Thomas Frank, collaborateur régulier du Monde Diplomatique, explique ce paradoxe dans un livre paru aux éditions Agone le 18 janvier 2008, Comment les conservateurs ont gagné le cœur des Etats-Unis (et celui des autres pays riches). Frank s’intéresse essentiellement à son Etat natal, « l’endroit le plus [américain] moyen de l’Amérique », le Kansas. Mais le problème rencontré là-bas est le même ici. D’où la préface de Serge Halimi.

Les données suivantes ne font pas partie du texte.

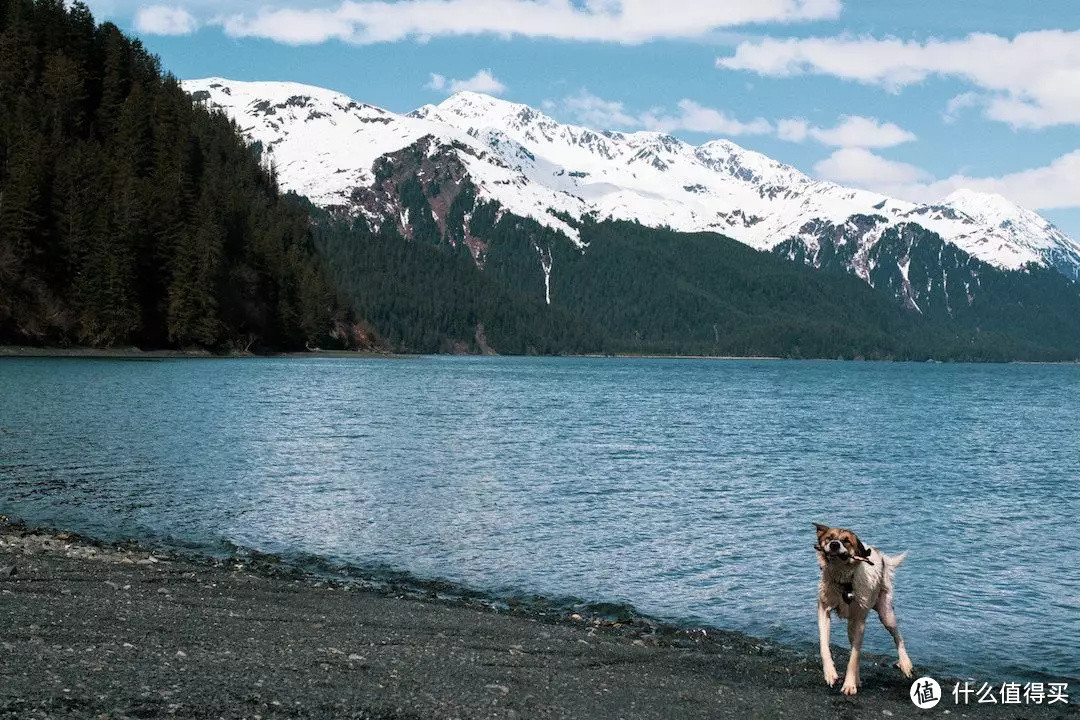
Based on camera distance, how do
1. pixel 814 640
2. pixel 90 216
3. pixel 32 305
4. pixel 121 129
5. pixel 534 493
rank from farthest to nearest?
pixel 121 129 → pixel 90 216 → pixel 32 305 → pixel 534 493 → pixel 814 640

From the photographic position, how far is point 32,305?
12712cm

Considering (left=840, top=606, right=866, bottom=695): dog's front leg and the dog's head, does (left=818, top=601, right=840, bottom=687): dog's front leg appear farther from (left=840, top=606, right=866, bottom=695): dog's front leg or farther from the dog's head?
the dog's head

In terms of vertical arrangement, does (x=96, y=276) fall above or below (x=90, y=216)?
below

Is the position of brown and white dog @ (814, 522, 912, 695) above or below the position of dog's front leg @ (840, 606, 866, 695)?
above

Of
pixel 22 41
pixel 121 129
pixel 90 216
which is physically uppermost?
pixel 22 41

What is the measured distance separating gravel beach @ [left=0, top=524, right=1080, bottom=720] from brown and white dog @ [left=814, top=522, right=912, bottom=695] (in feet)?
3.90

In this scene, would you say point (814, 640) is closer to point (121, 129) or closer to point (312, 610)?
point (312, 610)

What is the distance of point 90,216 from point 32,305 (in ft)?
58.0

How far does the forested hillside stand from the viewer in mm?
132375

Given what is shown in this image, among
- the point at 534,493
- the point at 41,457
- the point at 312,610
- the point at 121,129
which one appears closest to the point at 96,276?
the point at 121,129

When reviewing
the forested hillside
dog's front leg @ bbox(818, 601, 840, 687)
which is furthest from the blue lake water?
Result: the forested hillside

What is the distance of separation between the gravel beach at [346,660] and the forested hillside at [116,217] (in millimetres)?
116877

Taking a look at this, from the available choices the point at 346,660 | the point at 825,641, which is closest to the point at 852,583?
the point at 825,641

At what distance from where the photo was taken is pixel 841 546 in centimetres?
1385
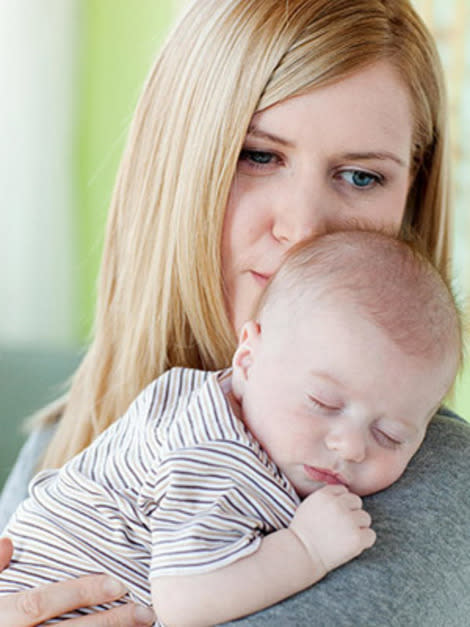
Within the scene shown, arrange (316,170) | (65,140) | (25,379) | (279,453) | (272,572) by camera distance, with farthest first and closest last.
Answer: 1. (65,140)
2. (25,379)
3. (316,170)
4. (279,453)
5. (272,572)

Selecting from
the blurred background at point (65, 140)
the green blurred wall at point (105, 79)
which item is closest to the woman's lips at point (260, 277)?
the blurred background at point (65, 140)

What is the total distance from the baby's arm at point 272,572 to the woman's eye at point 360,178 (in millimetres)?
576

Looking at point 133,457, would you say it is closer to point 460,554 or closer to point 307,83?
point 460,554

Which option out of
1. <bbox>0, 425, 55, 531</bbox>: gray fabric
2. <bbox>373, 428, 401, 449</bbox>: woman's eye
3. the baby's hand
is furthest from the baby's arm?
<bbox>0, 425, 55, 531</bbox>: gray fabric

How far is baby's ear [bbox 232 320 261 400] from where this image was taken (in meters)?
1.17

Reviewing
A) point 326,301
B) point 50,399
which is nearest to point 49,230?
point 50,399

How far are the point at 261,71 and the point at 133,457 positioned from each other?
2.00 feet

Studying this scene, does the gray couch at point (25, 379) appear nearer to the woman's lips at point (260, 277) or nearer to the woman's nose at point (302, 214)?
the woman's lips at point (260, 277)

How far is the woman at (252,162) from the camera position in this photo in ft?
4.43

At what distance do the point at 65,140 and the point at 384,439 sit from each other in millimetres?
3078

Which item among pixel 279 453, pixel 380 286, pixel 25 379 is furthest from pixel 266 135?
pixel 25 379

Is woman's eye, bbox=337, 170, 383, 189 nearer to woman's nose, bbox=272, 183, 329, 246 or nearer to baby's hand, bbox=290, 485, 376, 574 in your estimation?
woman's nose, bbox=272, 183, 329, 246

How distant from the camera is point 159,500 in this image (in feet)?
3.53

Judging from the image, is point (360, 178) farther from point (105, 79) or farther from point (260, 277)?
point (105, 79)
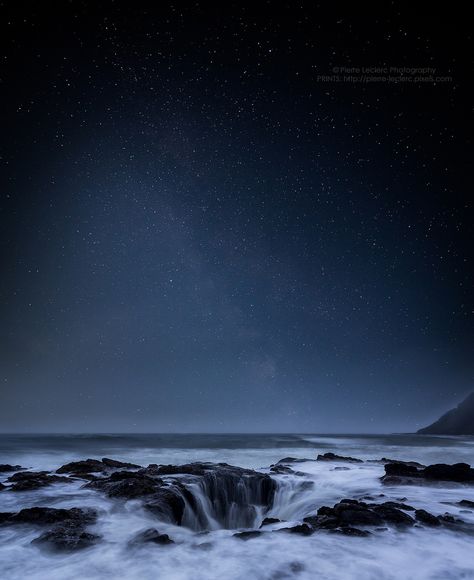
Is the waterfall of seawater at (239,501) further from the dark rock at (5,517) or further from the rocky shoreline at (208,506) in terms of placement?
the dark rock at (5,517)

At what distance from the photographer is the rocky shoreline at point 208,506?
680 centimetres

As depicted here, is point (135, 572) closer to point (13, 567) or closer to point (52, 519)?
point (13, 567)

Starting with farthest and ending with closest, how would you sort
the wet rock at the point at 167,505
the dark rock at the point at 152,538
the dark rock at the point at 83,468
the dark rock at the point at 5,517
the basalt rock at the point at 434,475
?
1. the dark rock at the point at 83,468
2. the basalt rock at the point at 434,475
3. the wet rock at the point at 167,505
4. the dark rock at the point at 5,517
5. the dark rock at the point at 152,538

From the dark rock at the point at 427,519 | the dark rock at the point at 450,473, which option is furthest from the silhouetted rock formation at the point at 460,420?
the dark rock at the point at 427,519

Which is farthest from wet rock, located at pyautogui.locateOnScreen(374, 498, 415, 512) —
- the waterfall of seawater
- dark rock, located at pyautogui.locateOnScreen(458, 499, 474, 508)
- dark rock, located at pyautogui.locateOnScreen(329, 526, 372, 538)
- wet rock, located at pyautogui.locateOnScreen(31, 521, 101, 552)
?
wet rock, located at pyautogui.locateOnScreen(31, 521, 101, 552)

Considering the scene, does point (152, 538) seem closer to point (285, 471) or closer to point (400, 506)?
point (400, 506)

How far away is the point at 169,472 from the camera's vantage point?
41.5ft

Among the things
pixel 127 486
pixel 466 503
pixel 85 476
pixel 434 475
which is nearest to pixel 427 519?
pixel 466 503

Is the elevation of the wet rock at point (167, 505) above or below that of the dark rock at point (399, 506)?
below

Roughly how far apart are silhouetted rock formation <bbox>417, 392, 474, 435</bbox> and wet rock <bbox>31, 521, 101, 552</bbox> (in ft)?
388

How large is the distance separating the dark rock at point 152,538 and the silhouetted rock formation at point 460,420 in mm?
117373

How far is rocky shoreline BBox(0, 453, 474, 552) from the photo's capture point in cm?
680

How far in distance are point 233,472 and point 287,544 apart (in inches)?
276

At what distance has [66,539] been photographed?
635cm
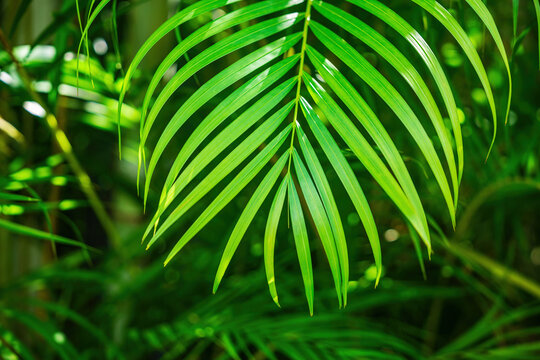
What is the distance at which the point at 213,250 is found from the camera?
69cm

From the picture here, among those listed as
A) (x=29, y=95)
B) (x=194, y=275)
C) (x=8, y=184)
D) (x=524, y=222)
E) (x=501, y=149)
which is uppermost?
(x=29, y=95)

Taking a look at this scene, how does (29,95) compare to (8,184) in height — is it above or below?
above

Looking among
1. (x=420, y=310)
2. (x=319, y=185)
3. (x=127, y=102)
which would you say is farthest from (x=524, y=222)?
(x=319, y=185)

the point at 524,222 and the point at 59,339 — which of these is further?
the point at 524,222

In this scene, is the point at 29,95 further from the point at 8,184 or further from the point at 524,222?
the point at 524,222

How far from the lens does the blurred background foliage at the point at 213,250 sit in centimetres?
51

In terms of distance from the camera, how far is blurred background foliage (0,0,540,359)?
0.51 metres

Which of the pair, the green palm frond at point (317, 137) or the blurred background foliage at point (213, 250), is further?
the blurred background foliage at point (213, 250)

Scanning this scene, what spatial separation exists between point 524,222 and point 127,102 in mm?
730

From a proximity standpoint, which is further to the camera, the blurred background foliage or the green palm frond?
the blurred background foliage

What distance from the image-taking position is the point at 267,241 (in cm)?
25

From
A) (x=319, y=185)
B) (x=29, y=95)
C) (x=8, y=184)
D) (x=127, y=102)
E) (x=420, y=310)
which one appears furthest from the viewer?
(x=420, y=310)

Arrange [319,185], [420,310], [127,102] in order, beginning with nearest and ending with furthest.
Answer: [319,185] → [127,102] → [420,310]

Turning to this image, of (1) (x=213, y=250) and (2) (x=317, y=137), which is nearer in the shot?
(2) (x=317, y=137)
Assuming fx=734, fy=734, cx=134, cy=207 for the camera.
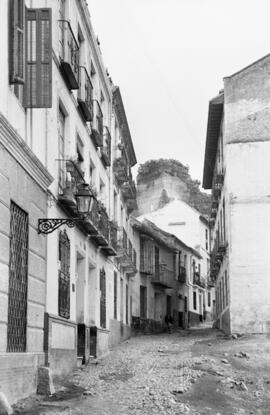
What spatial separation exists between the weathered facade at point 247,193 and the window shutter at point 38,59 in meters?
14.9

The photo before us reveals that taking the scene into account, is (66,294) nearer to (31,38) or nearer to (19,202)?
(19,202)

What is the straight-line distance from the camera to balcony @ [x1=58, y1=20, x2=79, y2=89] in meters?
14.4

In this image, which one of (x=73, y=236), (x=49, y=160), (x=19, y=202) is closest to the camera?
(x=19, y=202)

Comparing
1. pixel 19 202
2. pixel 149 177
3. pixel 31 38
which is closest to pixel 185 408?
pixel 19 202

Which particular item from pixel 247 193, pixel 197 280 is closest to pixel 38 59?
pixel 247 193

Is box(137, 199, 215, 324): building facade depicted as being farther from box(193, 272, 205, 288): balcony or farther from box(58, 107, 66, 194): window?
box(58, 107, 66, 194): window

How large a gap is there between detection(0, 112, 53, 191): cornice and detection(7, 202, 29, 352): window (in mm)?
688

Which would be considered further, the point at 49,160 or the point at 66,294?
the point at 66,294

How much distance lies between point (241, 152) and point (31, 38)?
49.6 feet

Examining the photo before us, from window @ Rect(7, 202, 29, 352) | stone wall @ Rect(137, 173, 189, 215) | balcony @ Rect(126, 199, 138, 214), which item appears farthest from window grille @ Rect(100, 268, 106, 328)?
stone wall @ Rect(137, 173, 189, 215)

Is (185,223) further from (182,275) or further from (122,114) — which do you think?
(122,114)

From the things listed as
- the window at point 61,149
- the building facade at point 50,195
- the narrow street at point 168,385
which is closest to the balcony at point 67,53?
the building facade at point 50,195

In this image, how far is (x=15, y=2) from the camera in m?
9.99

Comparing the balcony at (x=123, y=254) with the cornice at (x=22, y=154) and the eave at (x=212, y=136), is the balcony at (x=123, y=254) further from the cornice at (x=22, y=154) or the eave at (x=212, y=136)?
the cornice at (x=22, y=154)
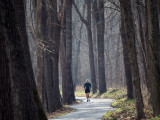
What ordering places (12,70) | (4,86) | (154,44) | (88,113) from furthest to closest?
(88,113)
(154,44)
(12,70)
(4,86)

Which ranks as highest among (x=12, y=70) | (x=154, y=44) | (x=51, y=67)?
(x=154, y=44)

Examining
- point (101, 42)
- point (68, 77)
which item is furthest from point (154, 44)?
point (101, 42)

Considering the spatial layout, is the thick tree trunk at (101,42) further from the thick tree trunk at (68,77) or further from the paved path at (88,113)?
the paved path at (88,113)

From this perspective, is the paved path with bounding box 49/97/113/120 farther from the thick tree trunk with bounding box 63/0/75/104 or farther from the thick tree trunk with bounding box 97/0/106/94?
the thick tree trunk with bounding box 97/0/106/94

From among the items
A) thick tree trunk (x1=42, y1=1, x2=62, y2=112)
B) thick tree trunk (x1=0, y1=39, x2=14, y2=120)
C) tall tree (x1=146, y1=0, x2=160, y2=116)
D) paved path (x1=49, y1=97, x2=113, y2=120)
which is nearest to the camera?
thick tree trunk (x1=0, y1=39, x2=14, y2=120)

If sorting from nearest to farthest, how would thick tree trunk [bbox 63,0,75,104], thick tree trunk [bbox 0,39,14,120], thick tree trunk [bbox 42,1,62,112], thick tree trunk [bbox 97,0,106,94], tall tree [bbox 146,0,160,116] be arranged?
thick tree trunk [bbox 0,39,14,120] < tall tree [bbox 146,0,160,116] < thick tree trunk [bbox 42,1,62,112] < thick tree trunk [bbox 63,0,75,104] < thick tree trunk [bbox 97,0,106,94]

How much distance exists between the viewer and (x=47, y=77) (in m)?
→ 19.6

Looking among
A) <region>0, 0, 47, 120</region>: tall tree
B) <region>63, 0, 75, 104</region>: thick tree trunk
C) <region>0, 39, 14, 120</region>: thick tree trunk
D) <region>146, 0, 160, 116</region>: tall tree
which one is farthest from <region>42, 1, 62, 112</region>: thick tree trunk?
<region>0, 39, 14, 120</region>: thick tree trunk

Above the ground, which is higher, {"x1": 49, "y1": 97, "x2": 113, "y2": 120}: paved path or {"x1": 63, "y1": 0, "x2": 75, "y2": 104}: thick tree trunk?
{"x1": 63, "y1": 0, "x2": 75, "y2": 104}: thick tree trunk

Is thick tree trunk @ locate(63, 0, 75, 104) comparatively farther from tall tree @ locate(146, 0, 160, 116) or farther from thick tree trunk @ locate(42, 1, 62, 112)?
tall tree @ locate(146, 0, 160, 116)

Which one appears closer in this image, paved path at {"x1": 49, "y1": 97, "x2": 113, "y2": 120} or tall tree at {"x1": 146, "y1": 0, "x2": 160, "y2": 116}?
tall tree at {"x1": 146, "y1": 0, "x2": 160, "y2": 116}

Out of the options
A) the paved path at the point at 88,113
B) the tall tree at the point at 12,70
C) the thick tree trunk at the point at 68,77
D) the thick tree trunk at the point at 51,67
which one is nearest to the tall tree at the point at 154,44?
the paved path at the point at 88,113

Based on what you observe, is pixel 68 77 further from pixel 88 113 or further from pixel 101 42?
pixel 88 113

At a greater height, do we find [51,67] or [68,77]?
[51,67]
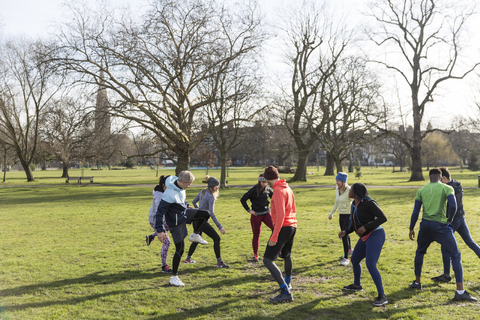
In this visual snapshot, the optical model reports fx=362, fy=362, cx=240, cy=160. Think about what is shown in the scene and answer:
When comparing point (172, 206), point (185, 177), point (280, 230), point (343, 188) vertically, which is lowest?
point (280, 230)

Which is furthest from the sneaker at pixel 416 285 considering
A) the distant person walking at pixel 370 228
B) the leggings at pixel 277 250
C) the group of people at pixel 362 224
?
the leggings at pixel 277 250

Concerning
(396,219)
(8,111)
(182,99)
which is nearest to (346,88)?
(182,99)

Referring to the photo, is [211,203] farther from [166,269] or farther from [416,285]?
[416,285]

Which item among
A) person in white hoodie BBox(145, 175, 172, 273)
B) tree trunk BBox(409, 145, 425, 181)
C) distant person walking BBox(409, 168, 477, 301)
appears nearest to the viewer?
distant person walking BBox(409, 168, 477, 301)

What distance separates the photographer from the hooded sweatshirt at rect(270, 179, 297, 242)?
498 cm

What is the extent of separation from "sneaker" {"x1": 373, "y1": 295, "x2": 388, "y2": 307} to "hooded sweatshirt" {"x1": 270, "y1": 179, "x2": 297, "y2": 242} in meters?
1.50

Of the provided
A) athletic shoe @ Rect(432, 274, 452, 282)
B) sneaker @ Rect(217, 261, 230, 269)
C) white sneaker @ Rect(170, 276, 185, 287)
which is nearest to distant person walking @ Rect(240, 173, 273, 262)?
sneaker @ Rect(217, 261, 230, 269)

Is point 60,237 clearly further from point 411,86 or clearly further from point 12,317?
point 411,86

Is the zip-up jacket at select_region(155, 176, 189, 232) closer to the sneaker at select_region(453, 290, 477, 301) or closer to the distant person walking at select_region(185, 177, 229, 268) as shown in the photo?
the distant person walking at select_region(185, 177, 229, 268)

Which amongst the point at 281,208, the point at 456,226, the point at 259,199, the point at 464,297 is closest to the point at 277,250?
the point at 281,208

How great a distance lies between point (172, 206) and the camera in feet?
19.1

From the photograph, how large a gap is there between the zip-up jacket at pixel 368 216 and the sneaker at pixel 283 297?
4.41 ft

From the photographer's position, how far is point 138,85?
851 inches

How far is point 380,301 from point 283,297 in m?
1.31
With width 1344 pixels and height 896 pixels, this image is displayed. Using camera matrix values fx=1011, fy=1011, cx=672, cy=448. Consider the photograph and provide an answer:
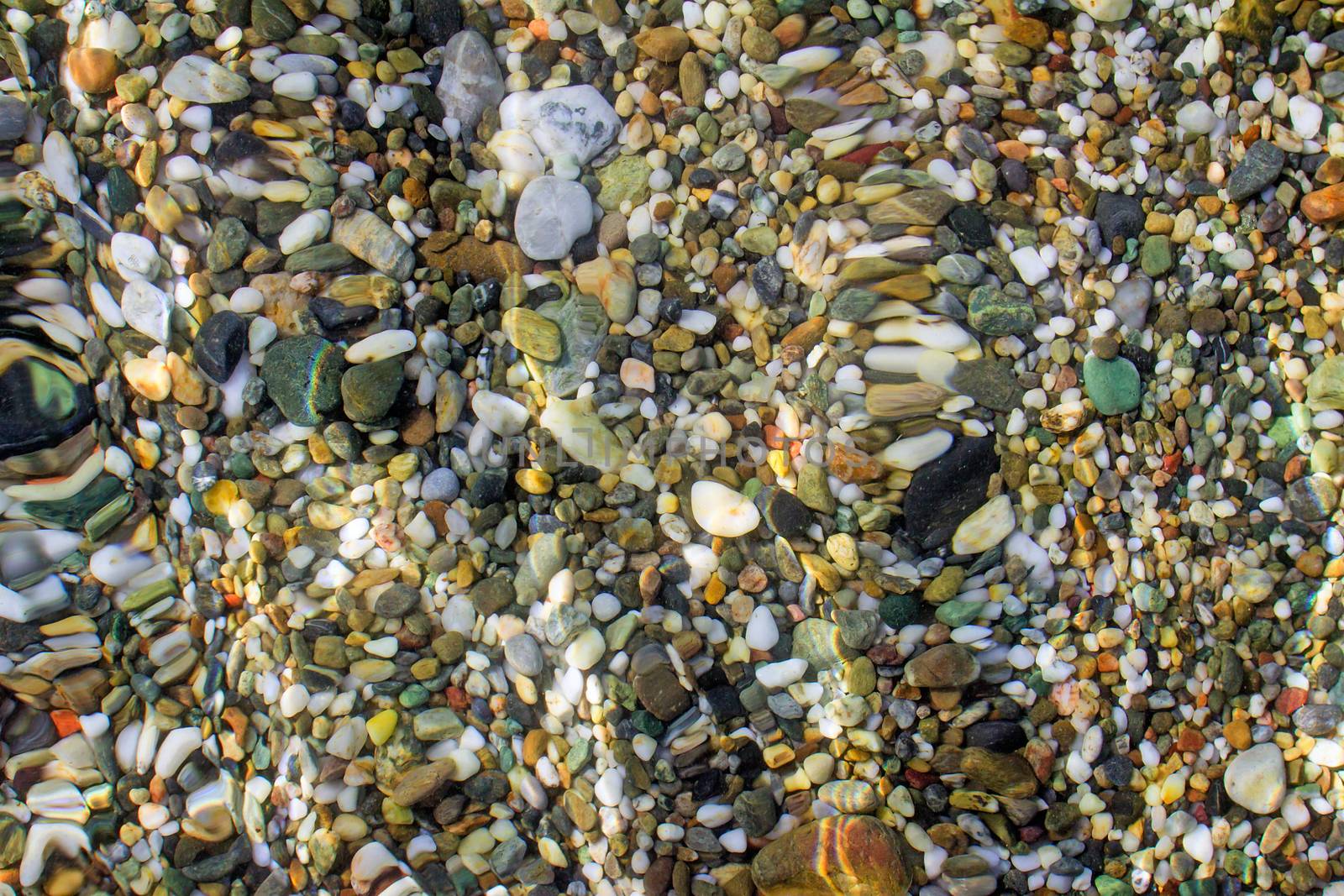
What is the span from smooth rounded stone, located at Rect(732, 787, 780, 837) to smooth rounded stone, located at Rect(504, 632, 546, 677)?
0.38 m

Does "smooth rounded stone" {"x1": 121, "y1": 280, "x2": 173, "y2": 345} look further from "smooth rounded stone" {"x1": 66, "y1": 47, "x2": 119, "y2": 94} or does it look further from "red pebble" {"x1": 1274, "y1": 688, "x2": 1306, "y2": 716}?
"red pebble" {"x1": 1274, "y1": 688, "x2": 1306, "y2": 716}

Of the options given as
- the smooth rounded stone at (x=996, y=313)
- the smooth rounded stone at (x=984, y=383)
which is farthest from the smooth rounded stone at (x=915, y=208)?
the smooth rounded stone at (x=984, y=383)

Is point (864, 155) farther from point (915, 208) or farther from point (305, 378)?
point (305, 378)

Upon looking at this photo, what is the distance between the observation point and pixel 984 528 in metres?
1.60

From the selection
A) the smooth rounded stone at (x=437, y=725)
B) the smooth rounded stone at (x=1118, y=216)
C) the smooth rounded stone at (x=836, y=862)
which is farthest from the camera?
the smooth rounded stone at (x=1118, y=216)

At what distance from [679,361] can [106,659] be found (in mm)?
1078

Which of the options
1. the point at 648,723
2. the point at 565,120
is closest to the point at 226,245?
the point at 565,120

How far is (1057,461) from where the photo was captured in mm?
1652

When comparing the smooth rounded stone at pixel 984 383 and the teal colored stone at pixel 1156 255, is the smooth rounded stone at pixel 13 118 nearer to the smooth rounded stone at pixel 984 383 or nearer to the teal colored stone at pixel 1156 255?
the smooth rounded stone at pixel 984 383

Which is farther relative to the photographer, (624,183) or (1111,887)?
(624,183)

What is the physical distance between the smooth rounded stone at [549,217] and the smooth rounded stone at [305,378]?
37cm

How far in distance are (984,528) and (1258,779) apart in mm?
608

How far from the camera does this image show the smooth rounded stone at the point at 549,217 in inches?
68.0

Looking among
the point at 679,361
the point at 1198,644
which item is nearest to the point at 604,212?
the point at 679,361
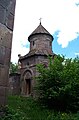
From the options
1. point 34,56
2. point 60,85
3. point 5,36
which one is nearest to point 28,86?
point 34,56

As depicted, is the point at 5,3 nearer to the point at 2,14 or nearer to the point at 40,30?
the point at 2,14

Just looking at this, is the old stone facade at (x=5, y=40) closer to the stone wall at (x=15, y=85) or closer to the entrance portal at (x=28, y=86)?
the entrance portal at (x=28, y=86)

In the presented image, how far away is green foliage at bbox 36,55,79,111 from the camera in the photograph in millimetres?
14137

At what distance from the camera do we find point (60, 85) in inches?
577

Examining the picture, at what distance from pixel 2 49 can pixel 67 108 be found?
10.2 m

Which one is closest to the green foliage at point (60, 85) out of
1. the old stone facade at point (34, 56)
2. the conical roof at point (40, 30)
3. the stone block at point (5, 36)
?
the old stone facade at point (34, 56)

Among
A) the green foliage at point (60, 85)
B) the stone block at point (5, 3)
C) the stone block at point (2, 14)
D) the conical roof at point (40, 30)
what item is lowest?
the green foliage at point (60, 85)

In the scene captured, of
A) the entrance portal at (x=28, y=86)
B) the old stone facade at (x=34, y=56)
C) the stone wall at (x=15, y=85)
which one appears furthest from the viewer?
the stone wall at (x=15, y=85)

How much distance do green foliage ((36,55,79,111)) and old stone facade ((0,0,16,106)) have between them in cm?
896

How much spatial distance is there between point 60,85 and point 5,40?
9.85m

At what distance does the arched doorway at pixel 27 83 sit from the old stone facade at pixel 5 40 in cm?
1986

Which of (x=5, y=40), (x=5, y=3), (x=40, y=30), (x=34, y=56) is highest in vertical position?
(x=40, y=30)

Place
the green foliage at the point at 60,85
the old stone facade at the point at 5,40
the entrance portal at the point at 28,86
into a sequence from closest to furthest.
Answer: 1. the old stone facade at the point at 5,40
2. the green foliage at the point at 60,85
3. the entrance portal at the point at 28,86

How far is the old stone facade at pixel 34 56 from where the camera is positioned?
81.3ft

Jadis, ouvriers, ouvrières et autres bas salaires étaient sensibles aux idées du populisme de gauche « (rooseveltien, optimiste, conquérant, égalitaire, aspirant au désir partagé de vivre mieux) ». Aujourd’hui, et depuis trente ans, ils se sont tournés vers un « populisme de droite faisant son miel de la crainte de millions d’ouvriers et d’employés de ne plus pouvoir tenir leur rang, d’être rattrapés par plus déshérités qu’eux » (préface, p. 12). Avec ce virage, les plus petits des petits changent d’ennemi.
Dans les années 1890, les fermiers américains se révoltaient contre « la puissance de l’argent » (p. 69), un adversaire cohérent. Mais aujourd’hui, alors que la colère des pauvres n’a pas diminué, elle ne se tourne pas vers « le vrai coupable ». Du coup, « depuis des décennies, les Américains assistent à une révolte populiste [du peuple] qui ne profite qu’à ceux qu’elle est censée renverser ». Un seul et triste slogan populaire, « Laissez-nous réduire vos impôts » (p. 158).
Alors là, chapeau bas, malins conservateurs. Ces « dirigeants de l’hallali » ont en effet réussi à se rallier ceux qui devraient les maudire, en transformant, dans la rhétorique, les causes de la pauvreté. Avec eux, ce qui divise les américains, ce n’est pas l’économie mais l’authenticité. Un citoyen du vrai peuple (celui des Etats rouges), est bon. Il est pieux et loyal. C’est un travailleur modeste, quelqu’un d’humble, qui aime Georges W. Bush comme un des siens. Tandis que de l’autre côté, dans les Etats bleus, on trouve le bourgeois-bohème libéral, un orgueilleux qui ne se sent vivre que dans la distinction. C’est ce « progressiste en limousine », cet adepte de la « gauche caviar » que les humbles doivent haïr plus que tout autre. Plus que le bienveillant milliardaire.
Mais si la gauche redevenait de gauche, le progressiste en limousine doublerait facilement le 4x4 décapotable aux prochaines élections.
Anaëlle Verzaux
Thomas Frank, Pourquoi les pauvres votent à droite, Contre-feux Agone, 24 €.